Ma l’attesa, almeno per noi italiani, è per la seconda semifinale in programma, l’ennesima sfida tra l’attuale numero 1, la volpe rossa, e il “lupo” serbo, tra il giovane e il quasi quarantenne, tra Jannik e Novak. Stamattina, ironia della sorte, si sono allenati sui campi uno a fianco all’altro. Sinner contro due sparring, dritto e rovescio, dritto e rovescio: la tattica del tergicristallo da mettere in campo domani? Nel campo a fianco c’era Novak a provare il suo micidiale dritto lungolinea e incrociato.
Insomma, la pressione per entrambi è alle stelle.

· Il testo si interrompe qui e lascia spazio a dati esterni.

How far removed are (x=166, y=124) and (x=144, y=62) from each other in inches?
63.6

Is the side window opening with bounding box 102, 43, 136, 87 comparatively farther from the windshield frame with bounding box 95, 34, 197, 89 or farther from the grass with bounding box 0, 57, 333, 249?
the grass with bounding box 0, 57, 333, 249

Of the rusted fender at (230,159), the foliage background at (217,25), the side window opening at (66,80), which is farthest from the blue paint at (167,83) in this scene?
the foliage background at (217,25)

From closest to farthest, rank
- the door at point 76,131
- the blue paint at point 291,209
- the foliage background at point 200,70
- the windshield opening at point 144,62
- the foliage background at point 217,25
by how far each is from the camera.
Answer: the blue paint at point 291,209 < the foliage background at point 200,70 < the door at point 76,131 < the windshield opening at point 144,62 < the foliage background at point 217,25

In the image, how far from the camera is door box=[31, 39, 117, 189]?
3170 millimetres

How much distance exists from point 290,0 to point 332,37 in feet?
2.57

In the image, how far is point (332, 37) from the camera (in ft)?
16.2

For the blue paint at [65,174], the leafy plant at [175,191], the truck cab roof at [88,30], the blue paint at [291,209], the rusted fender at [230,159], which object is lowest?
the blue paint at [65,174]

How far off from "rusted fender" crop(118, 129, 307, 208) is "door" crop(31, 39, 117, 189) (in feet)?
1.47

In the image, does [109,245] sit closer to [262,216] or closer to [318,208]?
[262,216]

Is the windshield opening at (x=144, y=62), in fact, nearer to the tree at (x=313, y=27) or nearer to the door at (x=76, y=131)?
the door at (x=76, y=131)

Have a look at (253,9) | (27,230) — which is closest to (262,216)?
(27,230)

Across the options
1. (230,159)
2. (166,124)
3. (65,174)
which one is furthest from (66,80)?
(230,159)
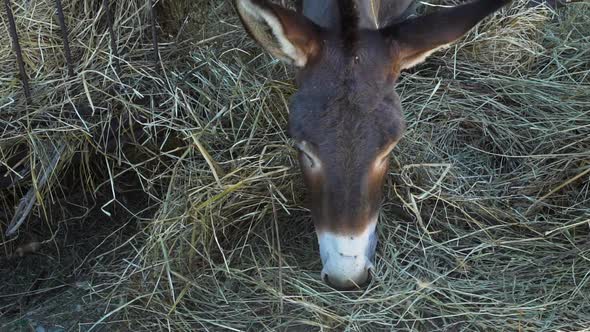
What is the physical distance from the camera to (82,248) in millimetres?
3236

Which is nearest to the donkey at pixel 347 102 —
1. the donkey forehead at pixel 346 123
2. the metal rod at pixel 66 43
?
the donkey forehead at pixel 346 123

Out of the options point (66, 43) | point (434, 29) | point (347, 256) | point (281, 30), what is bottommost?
point (347, 256)

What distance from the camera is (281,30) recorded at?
2156 millimetres

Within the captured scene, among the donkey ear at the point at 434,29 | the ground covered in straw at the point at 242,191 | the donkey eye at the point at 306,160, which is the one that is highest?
the donkey ear at the point at 434,29

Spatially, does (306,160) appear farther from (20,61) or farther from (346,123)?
(20,61)

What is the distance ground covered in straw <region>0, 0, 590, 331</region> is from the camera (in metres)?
2.62

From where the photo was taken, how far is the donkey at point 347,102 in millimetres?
2127

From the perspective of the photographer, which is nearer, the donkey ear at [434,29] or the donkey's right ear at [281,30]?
the donkey's right ear at [281,30]

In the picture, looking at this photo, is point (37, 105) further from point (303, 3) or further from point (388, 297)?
point (388, 297)

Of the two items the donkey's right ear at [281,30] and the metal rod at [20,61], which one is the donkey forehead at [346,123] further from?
the metal rod at [20,61]

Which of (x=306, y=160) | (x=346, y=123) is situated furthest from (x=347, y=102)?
(x=306, y=160)

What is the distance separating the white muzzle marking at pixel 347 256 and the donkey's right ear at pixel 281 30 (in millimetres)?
671

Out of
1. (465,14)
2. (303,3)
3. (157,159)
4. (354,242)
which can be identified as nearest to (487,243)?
(354,242)

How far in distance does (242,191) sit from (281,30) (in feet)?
3.23
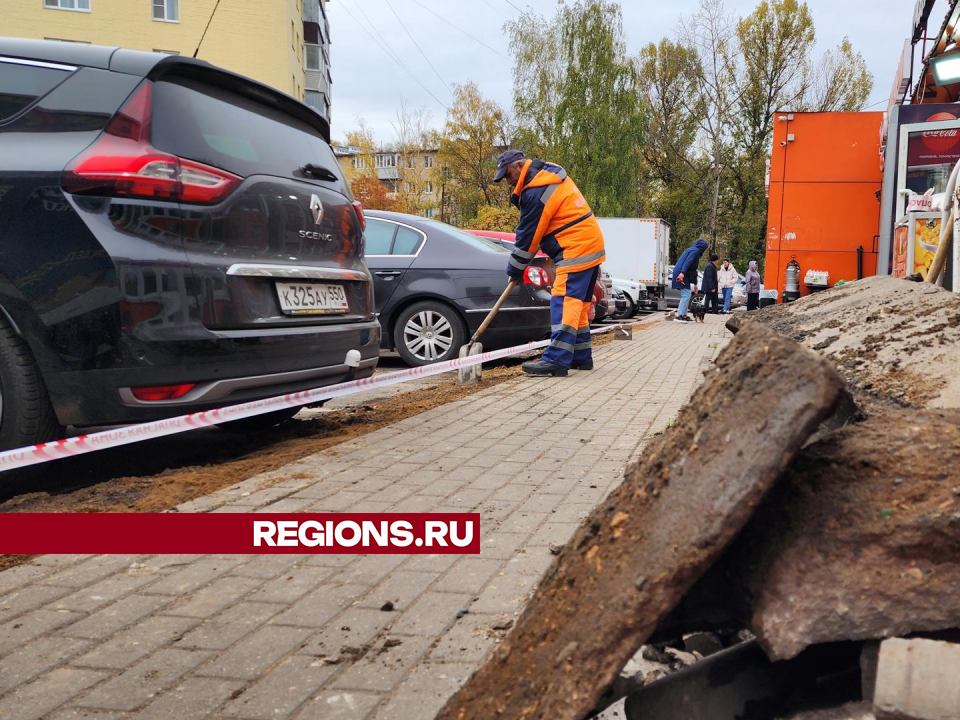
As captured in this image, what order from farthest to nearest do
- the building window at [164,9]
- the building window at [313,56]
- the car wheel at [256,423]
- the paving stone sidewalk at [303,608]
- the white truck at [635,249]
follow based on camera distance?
the building window at [313,56], the building window at [164,9], the white truck at [635,249], the car wheel at [256,423], the paving stone sidewalk at [303,608]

Nole proverà a guadagnare la sua ennesima finale, e chissà, magari il suo 25esimo titolo Slam (record dei record); Jannik cercherà di confermare la vittoria dello scorso anno e bissare.

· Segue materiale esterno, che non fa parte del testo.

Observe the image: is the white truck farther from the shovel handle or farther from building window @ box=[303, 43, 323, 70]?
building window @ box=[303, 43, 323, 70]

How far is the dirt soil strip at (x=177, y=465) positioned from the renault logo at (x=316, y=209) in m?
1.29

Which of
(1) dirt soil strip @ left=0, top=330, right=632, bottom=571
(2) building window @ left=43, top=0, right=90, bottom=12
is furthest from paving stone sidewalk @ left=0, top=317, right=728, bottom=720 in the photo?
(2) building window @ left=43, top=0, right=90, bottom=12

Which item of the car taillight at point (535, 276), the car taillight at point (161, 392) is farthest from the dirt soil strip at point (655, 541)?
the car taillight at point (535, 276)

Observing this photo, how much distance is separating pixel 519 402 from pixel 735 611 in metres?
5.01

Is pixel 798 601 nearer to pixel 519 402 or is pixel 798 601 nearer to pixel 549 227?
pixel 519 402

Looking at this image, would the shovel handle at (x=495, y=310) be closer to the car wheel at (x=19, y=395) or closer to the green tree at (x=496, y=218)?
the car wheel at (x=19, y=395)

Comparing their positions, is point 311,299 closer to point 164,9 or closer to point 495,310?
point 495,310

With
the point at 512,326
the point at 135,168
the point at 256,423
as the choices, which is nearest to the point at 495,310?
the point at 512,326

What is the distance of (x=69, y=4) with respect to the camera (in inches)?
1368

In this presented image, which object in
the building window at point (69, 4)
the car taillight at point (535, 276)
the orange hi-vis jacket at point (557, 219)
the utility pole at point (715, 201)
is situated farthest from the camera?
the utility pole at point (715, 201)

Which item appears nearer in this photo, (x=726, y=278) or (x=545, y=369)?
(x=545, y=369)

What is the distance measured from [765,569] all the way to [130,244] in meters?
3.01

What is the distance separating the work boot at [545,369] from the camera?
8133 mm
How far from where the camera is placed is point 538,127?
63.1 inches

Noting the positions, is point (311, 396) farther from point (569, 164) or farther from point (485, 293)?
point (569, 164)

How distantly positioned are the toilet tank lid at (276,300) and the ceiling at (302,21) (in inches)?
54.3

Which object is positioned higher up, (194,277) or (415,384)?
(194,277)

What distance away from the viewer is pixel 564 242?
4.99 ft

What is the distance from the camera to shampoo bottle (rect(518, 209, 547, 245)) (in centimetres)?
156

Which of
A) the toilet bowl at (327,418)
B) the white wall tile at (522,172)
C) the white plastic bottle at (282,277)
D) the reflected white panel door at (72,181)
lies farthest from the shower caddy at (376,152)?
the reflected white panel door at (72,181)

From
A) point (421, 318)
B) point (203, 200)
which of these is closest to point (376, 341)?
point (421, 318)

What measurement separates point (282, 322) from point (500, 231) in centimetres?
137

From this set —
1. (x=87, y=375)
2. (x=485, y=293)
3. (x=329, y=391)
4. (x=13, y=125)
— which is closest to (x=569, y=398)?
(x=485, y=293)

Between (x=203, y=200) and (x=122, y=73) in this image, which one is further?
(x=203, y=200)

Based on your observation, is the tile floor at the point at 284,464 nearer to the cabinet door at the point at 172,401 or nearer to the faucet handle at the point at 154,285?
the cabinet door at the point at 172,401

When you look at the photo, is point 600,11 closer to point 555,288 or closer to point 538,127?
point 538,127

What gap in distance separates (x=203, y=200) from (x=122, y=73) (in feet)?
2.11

Intanto è arrivata la notizia che tutti gli appassionati di tennis aspettavano. Sky Sport, che detiene i diritti in esclusiva della trasmissione di Wimbledon – ha annunciato la trasmissione in chiaro del match tra Sinner e Djokovic, su TV8, canale 8 del digitale terrestre. Insieme alla seconda semifinale, sarà trasmessa anche la finale di domenica in chiaro.
“Accogliamo con favore la decisione di Sky di trasmettere in chiaro la semifinale di Wimbledon tra Jannik Sinner e Novak Djokovic – ha subito commentato Angelo Binaghi, presidente della FITP –. Una scelta che consentirà a milioni di italiani di assistere a un evento sportivo straordinario e che anticipa lo spirito della normativa approvata dal legislatore, che ha incluso tra le manifestazioni di particolare rilevanza sociale le semifinali e le finali dei tornei del Grande Slam, dei Masters 1000 e di altri importanti eventi del circuito internazionale con la partecipazione di atleti italiani, prevedendone la trasmissione in chiaro una volta scaduti gli attuali contratti di esclusiva. Il riconoscimento del valore sociale di questi eventi rappresenta una conquista per milioni di appassionati e di praticanti, riaffermando il principio che i grandi successi del tennis italiano costituiscono un patrimonio collettivo da rendere accessibile a tutti“.